An Introduction to Google Cloud Vertex AI Search for Commerce: Data Ingestion — Part 3
What Data Do You Need for Vertex AI Search for Commerce?

- ML models are only as good as your input data.
- The most time consuming step is collecting and ingesting necessary data. Developers can spend around 80% of their time in collecting, cleaning, and ingesting data.
- Two data sources required for Commerce Search are: Product Catalog and Customer Events.
- After data processing, the data will be ingested into the Retail API.
- You want as much data as possible.
- The minimum amount of data depends on the recommendation model type, optimization objective, and user events types.
- The Retail API defines a schema for the data.

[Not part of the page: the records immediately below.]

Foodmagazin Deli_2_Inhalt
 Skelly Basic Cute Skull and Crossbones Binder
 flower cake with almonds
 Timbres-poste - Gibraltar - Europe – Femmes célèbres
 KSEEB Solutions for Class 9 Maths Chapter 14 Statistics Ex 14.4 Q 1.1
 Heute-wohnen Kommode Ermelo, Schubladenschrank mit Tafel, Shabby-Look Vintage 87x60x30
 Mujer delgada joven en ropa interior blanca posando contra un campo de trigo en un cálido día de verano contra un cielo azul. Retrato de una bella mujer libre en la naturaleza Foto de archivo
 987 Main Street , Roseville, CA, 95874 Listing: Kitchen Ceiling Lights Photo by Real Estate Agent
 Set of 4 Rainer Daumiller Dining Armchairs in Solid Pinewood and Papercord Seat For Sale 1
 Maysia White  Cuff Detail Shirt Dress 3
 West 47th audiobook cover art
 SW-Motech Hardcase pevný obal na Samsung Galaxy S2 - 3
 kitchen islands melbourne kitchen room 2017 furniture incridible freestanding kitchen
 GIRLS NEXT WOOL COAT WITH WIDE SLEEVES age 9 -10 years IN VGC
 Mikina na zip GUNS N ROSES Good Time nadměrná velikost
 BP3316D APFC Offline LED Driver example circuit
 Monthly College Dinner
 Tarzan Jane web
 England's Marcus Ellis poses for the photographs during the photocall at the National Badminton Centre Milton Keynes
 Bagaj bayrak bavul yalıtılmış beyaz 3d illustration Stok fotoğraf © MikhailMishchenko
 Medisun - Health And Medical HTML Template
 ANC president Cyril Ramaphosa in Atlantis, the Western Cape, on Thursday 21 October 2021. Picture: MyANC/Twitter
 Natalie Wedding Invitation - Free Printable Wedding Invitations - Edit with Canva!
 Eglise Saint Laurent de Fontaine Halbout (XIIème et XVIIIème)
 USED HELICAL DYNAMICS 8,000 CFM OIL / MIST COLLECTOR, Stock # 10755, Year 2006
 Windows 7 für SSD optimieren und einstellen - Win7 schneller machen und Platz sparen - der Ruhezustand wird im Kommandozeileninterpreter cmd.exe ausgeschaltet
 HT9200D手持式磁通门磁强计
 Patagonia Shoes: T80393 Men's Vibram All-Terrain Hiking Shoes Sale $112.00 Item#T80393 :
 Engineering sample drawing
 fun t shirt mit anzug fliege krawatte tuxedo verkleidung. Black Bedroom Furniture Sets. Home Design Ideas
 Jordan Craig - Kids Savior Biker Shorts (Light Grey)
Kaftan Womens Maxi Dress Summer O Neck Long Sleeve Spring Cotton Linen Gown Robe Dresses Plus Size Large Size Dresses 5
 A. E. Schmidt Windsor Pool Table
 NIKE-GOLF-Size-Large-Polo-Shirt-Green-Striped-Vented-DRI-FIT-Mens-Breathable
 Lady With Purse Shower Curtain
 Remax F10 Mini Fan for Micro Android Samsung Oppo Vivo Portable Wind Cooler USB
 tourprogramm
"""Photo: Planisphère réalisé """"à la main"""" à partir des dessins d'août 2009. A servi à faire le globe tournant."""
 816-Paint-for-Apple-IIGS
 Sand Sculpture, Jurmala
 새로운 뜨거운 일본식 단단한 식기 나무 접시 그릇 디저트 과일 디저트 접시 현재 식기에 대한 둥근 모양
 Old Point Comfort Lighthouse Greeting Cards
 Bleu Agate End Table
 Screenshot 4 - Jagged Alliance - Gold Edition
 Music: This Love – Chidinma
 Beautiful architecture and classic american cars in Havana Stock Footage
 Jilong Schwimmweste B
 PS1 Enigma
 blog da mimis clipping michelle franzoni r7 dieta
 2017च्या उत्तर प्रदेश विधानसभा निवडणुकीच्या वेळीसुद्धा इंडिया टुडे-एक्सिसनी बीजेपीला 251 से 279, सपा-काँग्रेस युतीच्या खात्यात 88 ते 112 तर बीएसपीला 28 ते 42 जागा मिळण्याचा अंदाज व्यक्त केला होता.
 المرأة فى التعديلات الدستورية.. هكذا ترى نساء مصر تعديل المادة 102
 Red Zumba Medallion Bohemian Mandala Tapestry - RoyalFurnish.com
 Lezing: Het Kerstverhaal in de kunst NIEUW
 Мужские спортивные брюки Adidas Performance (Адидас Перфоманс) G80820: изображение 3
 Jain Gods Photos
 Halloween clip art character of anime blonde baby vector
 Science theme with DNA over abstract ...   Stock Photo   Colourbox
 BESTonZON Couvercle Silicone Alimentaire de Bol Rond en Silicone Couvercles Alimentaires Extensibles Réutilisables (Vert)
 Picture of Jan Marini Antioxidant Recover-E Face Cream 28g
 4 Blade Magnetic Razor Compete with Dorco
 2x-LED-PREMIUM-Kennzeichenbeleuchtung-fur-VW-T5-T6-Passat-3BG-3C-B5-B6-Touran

The format is JSON.
3 Data Questions to Think About Before Starting

What data do you need?
- Product Catalog data
- Customers Events (user online behavior)
How much data do you need?
- As much as possible
- The minimum data requirements depend on the recommendation model type and the optimization objective.
- An optimization objective could be conversion rate.
What format does the data need to be in?
- JSON formatted data that matches a pre-defined schema
What Data Do You Need for Vertex AI Search for Commerce?

Product Catalog Data
- Information about the products a company sells.
- A detailed understanding of each product is essential so the model can predict if a product is useful to a customer.
- Product catalog data is typically stored in a database connected to a store front-end.
- The product catalog data must be exported and transformed to conform to the Retail API schema.
- The product catalog data should be regularly updated via the Retail API so changes in product offerings are reflected in the model and its recommendations.
- The more accurate and specific the catalog data, the higher quality of the model.
- Small catalog sizes, less than 100 items, may not see much benefit from recommendations since there are few products to recommend.
User Event Data
- Information about user behavior on your website, such as their browsing behavior.
- The best way to collect this information is to capture visitor actions on your website. For example, capture which product pages were viewed by a particular user.
- You need historical events to analyze the past behavior of a user.
- You need live, real-time events to understand the present context.
- The models work best with at least 3 months of product page views, home page views, and add-to-cart events. Ideally, there is 1 to 2 years of purchase history for the frequently-bought-together model.
- Providing data for the whole year will show seasonality and trends.
Catalogs and Catalog Information
Required Product Information

- Product ID, product title, and product name are required fields. The rest of the fields are optional.
- These values should correspond with the values used in your internal product database.
Product Attributes

- Product attributes are key-value pairs associated with the product. For example, store name, vendor, style, etc.
- Product attributes are highly recommended since they act as strong signals for the recommendation model.
- System Attributes: Provide more information about the product such as brand, availability, color, and size.
- Custom Attributes: Extra attributes that you define such as store name, vendors, or style.
- Inventory Level Attributes: Provide store level information about the product.
Product Levels

- Primary Items: The results that the retail API returns. These can be individual SKUs and SKU groups.
- Variant Items: Versions of the SKU group primary product. Variants can only be individual SKU items. Variants are typically child items of the primary Items. For example, a t-shirt could be the primary product and different colors of the t-shirt could be variants.
- Collections: Bundles of primary or variant items.
Product Inventory

- Product Level Inventory: Used by online retailers. Price, availability, and other inventory data is set for each product in the catalog.
- Local-Level Inventory: Used by retailers with brick-and-mortar and online stores. Keeps inventory information on a per-store basis.
User Events
User Event Types

- The recommendation is to record user events for all event types for the high quality search results.
Event Type Priority

- Log the highest priority user events to achieve quality data models.
Visitor ID

- The user Event JSON format has a visitorID field.
- The visitorID field identifies the visitor and is very important because it’s required by event event.
- The visitorID is used to join the same visitor session across devices or different session. It's crutal to providing personalized recommendations and search results.
Implement Visitor ID

- If you have a sign-in feature, a web application can assign a unique identifier to every signed in user. This helps track user behavior across devices.
- If the user has not signed in, you can use SessionID as the visitorID.
- If you use Google Analytics, you can use clientID in Google Analytics. This ID uniquely identifies a visitor on a single device.
- You cannot use PII data, such as an email or mobile number, in the visitorID.
What Format Should the Data Be In To Be Ingested?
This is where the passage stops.